**PASSAGE SHOWN:**
Hagemeyer's talent developed rapidly and by the early 1920s he was exhibiting his work in many important photographic salons
and garnering much popular and critical acclaim. After moving to San Francisco at the end of World War One, Hagemeyer soon
discovered the intellectual and artistic colony of Carmel-by-the-Sea. In 1923 he established his first studio in Carmel and
would remain anchored there for over 20 years. In 1924 he established the town's first art gallery - based out of his studio
- where he exhibited the works of local painters, sculptors and photographers and hosted very popular musical performances.
Shortly thereafter Hagemeyer opened a second studio in San Francisco, whose clientele could be rivaled by that of Carmel only
during the smaller town's summer vacation season.
In 1927, he was appointed staff photographer of the artistic/literary magazine The San Franciscan. In 1929, Hagemeyer attempted
to establish himself in Pasadena and Hollywood, but the onset of the Great Depression proved too great a financial obstacle.
Nevertheless, he managed to enjoy a relatively successful and comfortable career during the lean years of the 1930s. During
World War Two, Hagemeyer offered half-price discounts on portraits for soldiers stationed northeast of Carmel at Fort Ord.
By war's end Hagemeyer had become disillusioned with the increasing commercialization of Carmel and in 1947 relocated to San
Francisco. In 1950 he then moved to Burlingame and by 1952 he had settled in Berkeley, where he would spend his remaining
years. Johan Hagemeyer died on May 20, 1962.

**PROBLEM STATEMENT:** Summarize the passage above on Johan Hagemeyer's career in three sentences.

**GIVEN DATA:**
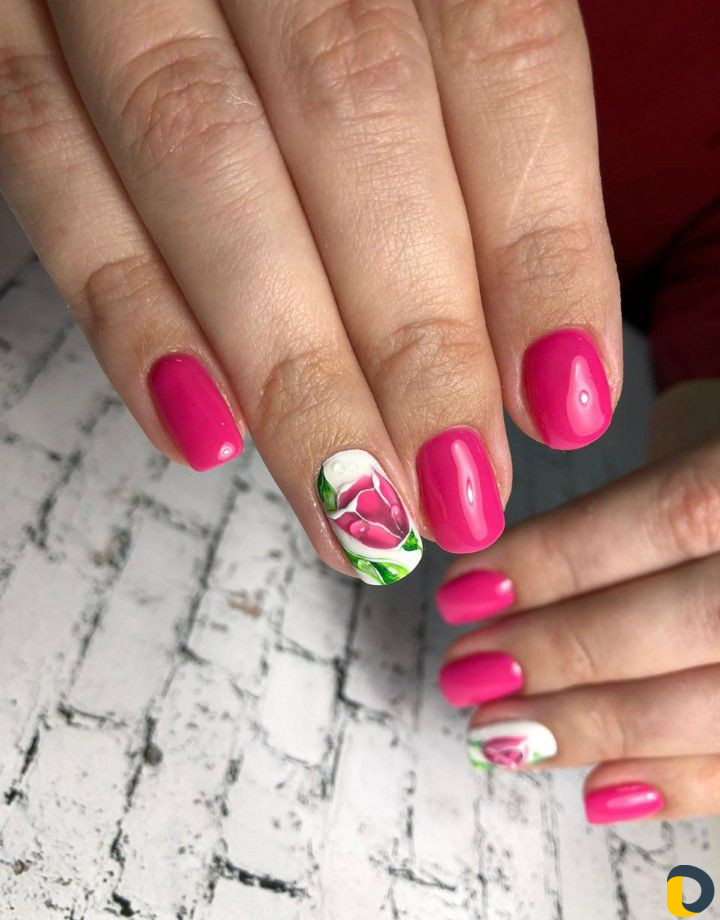 Экспресс курс "Мастер маникюра с нуля "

**RESPONSE TO THE EXERCISE:** By the early 1920s Hagemeyer was exhibiting in many important photographic salons to popular and critical acclaim. After moving to San Francisco, he established a studio in Carmel-by-the-Sea in 1923, opened the town's first art gallery there in 1924, later added a second studio in San Francisco, and in 1927 became staff photographer of The San Franciscan. Although the Great Depression defeated his 1929 attempt to establish himself in Pasadena and Hollywood, he had a relatively successful career in the 1930s, then left an increasingly commercialized Carmel in 1947, settled in Berkeley by 1952, and died on May 20, 1962.